We also merge station location and capacity information into the dataset to enable spatial analysis and explore how geography impacts bike usage.
- `lat` and `lon`: Latitude and longitude coordinates that enable geospatial analysis and mapping. These help identify patterns in demand by location and station clustering.
- `capacity`: The maximum number of designated docking spots at a station. While this is the official station size, bikes can still be returned even when a station is full by locking them to existing bikes.
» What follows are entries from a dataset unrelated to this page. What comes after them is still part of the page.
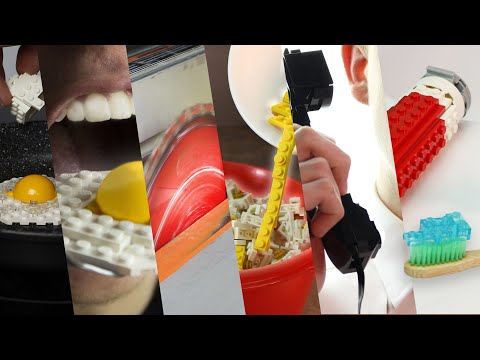 Lego In Real Life MOVIE (Stop Motion SAGA)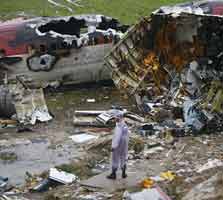 Авиакатастрофа под Амстердамом: 9 погибших и более 80 раненых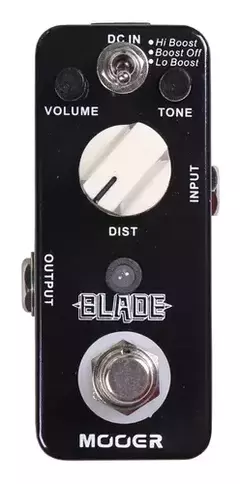 MOOER BLADE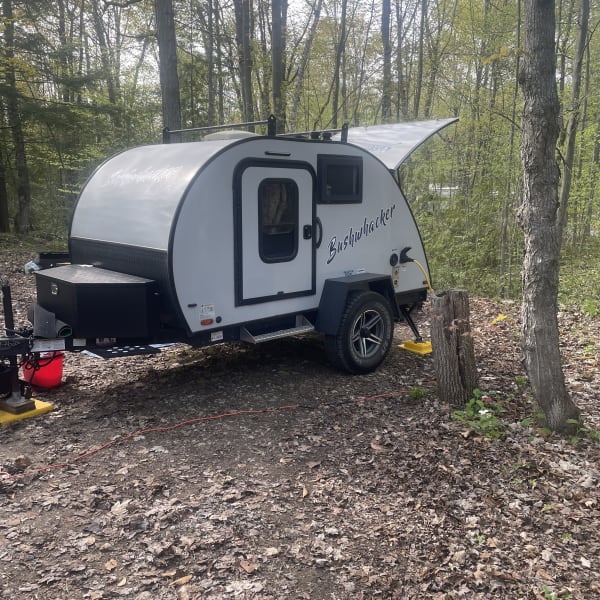 2022 Braxton Creek Bushwhacker Travel Trailer available for rent in Toronto, Ontario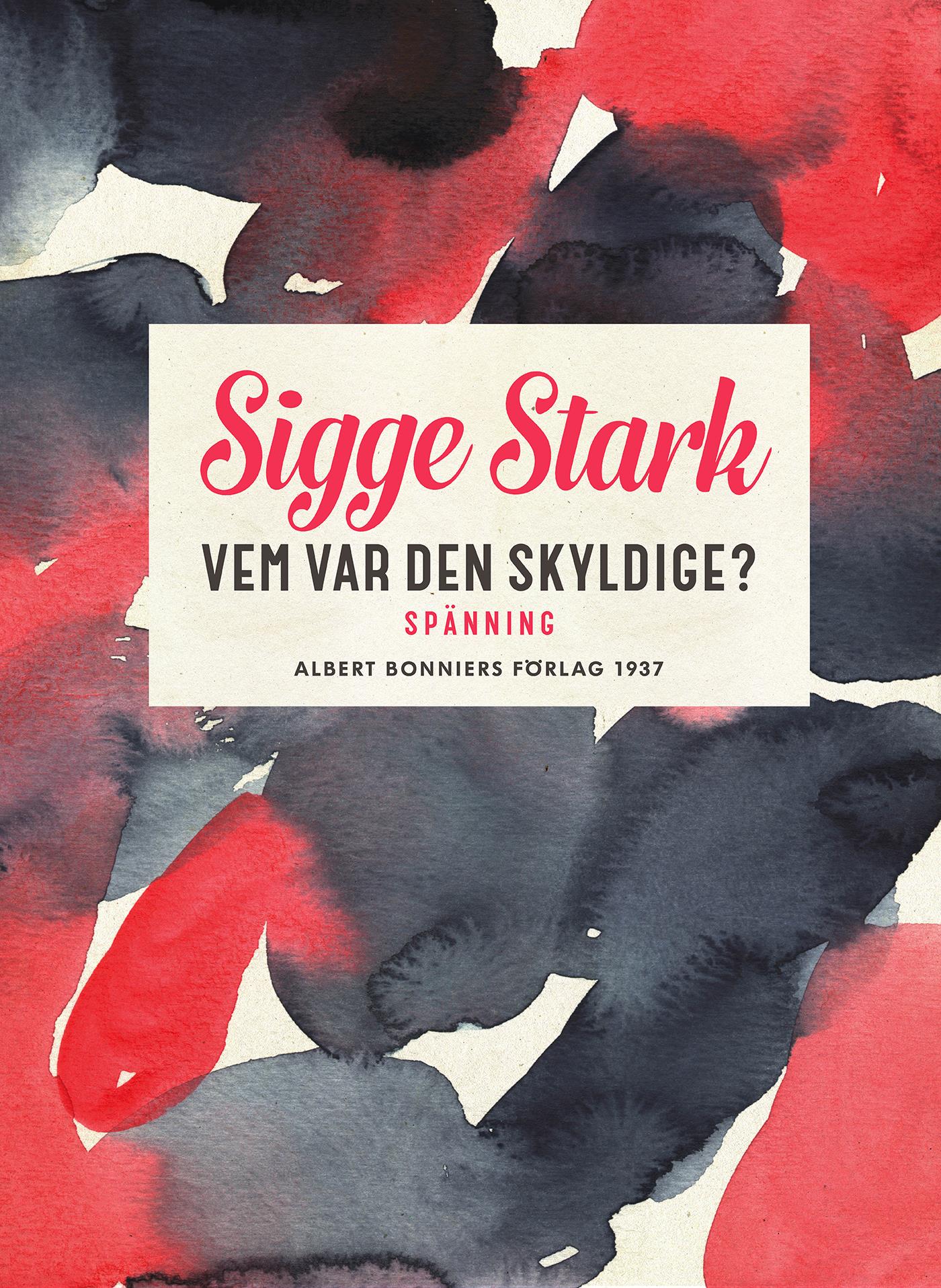 Vem var den skyldige? – E-bok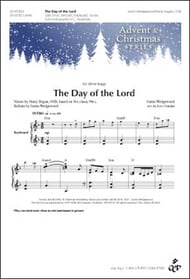 The Day of the Lord SAB choral sheet music cover Thumbnail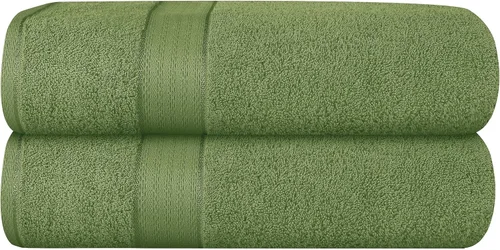 Miniatura 10 de GLAMBURG - Juego de 12 toallas faciales ultrasuaves de 13 x 13 pulgadas, 100% algodón, duraderas y altamente absorbentes, ideales para baño, cocina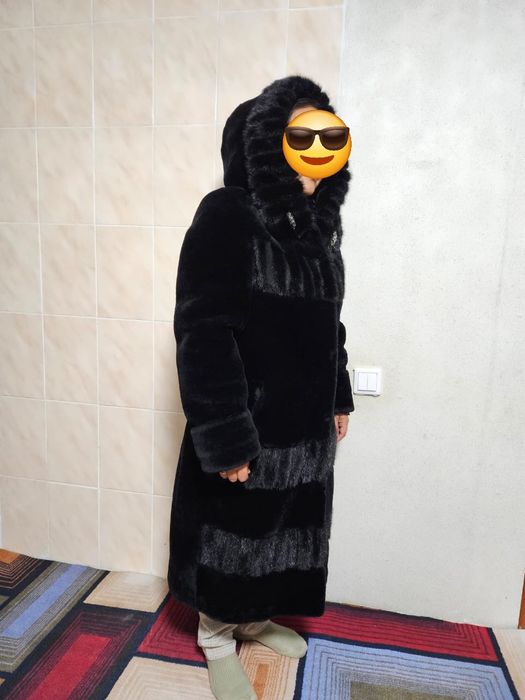 Продам шубу мутон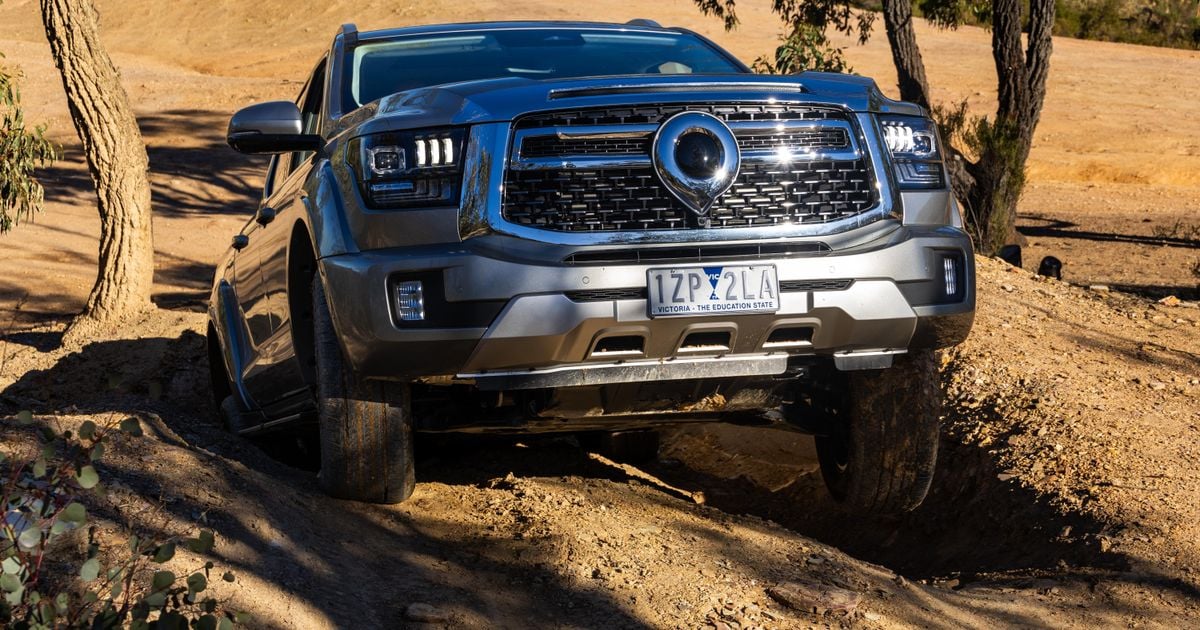 O novo turbo-diesel quatro maior da GWM oferecerá mais torque do que o Ford Ranger, Everest V6
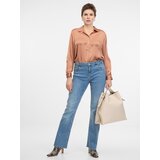 Orsay Light brown women's shirt with collar - Women's | Eponuda.ba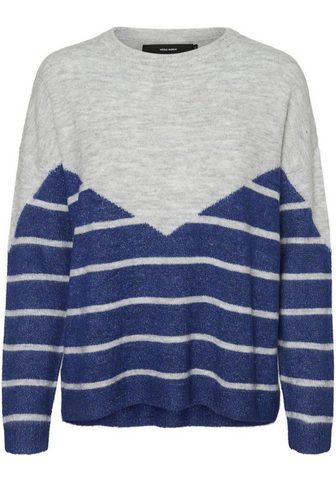 VERO MODA Пуловер с круглым вырезом »VMRAN...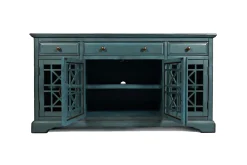 Mor Furniture Skyy Media Console In Gray, 70 Inch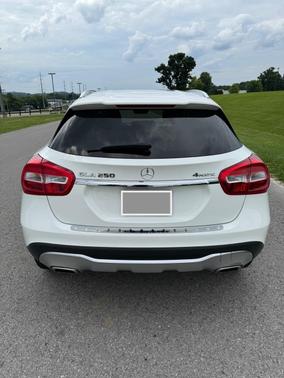 White 2019 Mercedes-Benz GLA 250 4MATIC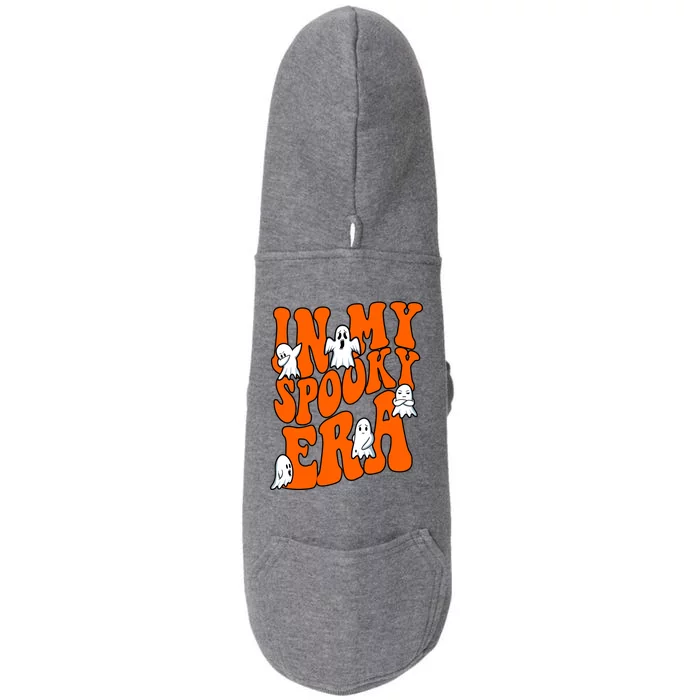 In My Spooky Era Halloween Groovy Doggie 3-End Fleece Hoodie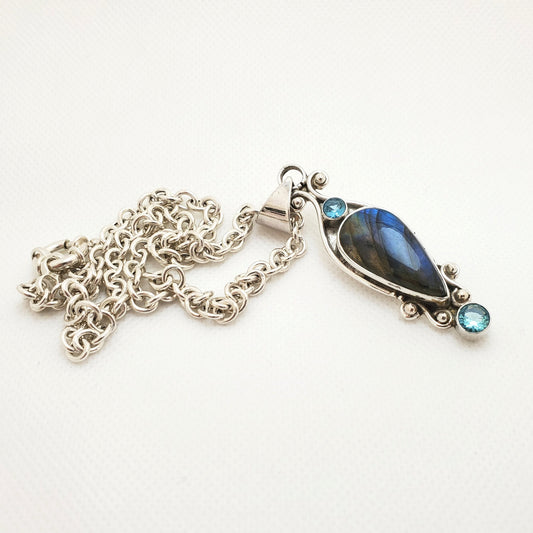 Frozen Fire - Labradorite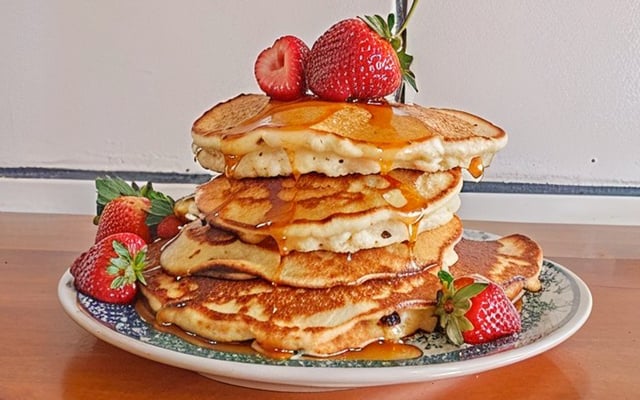 Panqueca americana doce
As a result, actual usage can exceed the stated capacity.


In [11]:
def merge_station_info(bike_df, station_df, station_type):
    hsl_stations = station_df[station_df['source'] == 'HSL']
    osm_stations = station_df[station_df['source'] == 'OSM']

    # Merge HSL station info
    bike_df = bike_df.merge(
        hsl_stations[['lat', 'lon', 'capacity']].add_prefix(f'{station_type}_'),
        left_on=f'{station_type}_id',
        right_index=True,
        how='left'
    )
    # Merge OSM station info as separate columns
    bike_df = bike_df.merge(
        osm_stations[['lat', 'lon', 'capacity', 'name']].add_prefix(f'OSM_{station_type}_'),
        left_on=f'{station_type}_name',
        right_on=f'OSM_{station_type}_name',
        how='left'
    )

    # Fill missing values from OSM
    for col in ['lat', 'lon', 'capacity']:
        bike_df[f'{station_type}_{col}'] = bike_df[f'{station_type}_{col}'].fillna(bike_df[f'OSM_{station_type}_{col}'])

    # Drop the OSM columns
    bike_df = bike_df.drop(columns=[
        f'OSM_{station_type}_name',
        f'OSM_{station_type}_lat',
        f'OSM_{station_type}_lon',
        f'OSM_{station_type}_capacity'
    ])

    return bike_df

In [12]:
# Temporal features
bike_df['hour'] = bike_df['departure'].dt.hour
bike_df['month'] = bike_df['departure'].dt.month
bike_df['year'] = bike_df['departure'].dt.year
bike_df['weekday'] = bike_df['departure'].dt.weekday
bike_df['is_weekend'] = bike_df['weekday'] >= 5

# Merge with station info
bike_df = merge_station_info(bike_df, station_df, station_type='departure')
bike_df = merge_station_info(bike_df, station_df, station_type='return')

bike_df.head()

Unnamed: 0,departure,return,departure_id,departure_name,return_id,return_name,distance,duration,hour,month,year,weekday,is_weekend,departure_lat,departure_lon,departure_capacity,return_lat,return_lon,return_capacity
0,2020-04-01 00:04:08,2020-04-01 00:21:27,62,Välimerenkatu,62,Välimerenkatu,999.0,17.3,0,4,2020,2,False,60.159296,24.916241,16.0,60.159296,24.916241,16.0
1,2020-04-01 00:12:31,2020-04-01 00:21:34,149,Toinen linja,16,Liisanpuistikko,2372.0,8.966667,0,4,2020,2,False,60.183164,24.944195,22.0,60.17414,24.962084,17.0
2,2020-04-01 00:16:46,2020-04-01 00:46:09,118,Fleminginkatu,105,Tilkantori,4299.0,18.016667,0,4,2020,2,False,60.188154,24.952916,22.0,60.202839,24.893476,16.0
3,2020-04-01 00:19:29,2020-04-01 00:30:13,17,Varsapuistikko,13,Merisotilaantori,1923.0,10.65,0,4,2020,2,False,60.173103,24.949519,28.0,60.16787,24.975534,24.0
4,2020-04-01 00:22:32,2020-04-01 00:27:29,30,Itämerentori,67,Perämiehenkatu,1376.0,4.866667,0,4,2020,2,False,60.163531,24.914517,40.0,60.160088,24.934066,16.0


### Save cleaned data

In [13]:
bike_df.to_csv(CLEAN_DIR / 'bike_rides_cleaned.csv', index=False)

### Data Cleaning Summary
- Calculated missing duration values using departure and return timestamps.
- Removed data from March 2020 to maintain consistency in the city bike season.
- Removed rows with missing values.
- Filtered out rides with unrealistic durations and distances.
- Added temporal features: `hour`, `month`, `year`, `weekday`, and `is_weekend`.
- Merged station location information and capacity.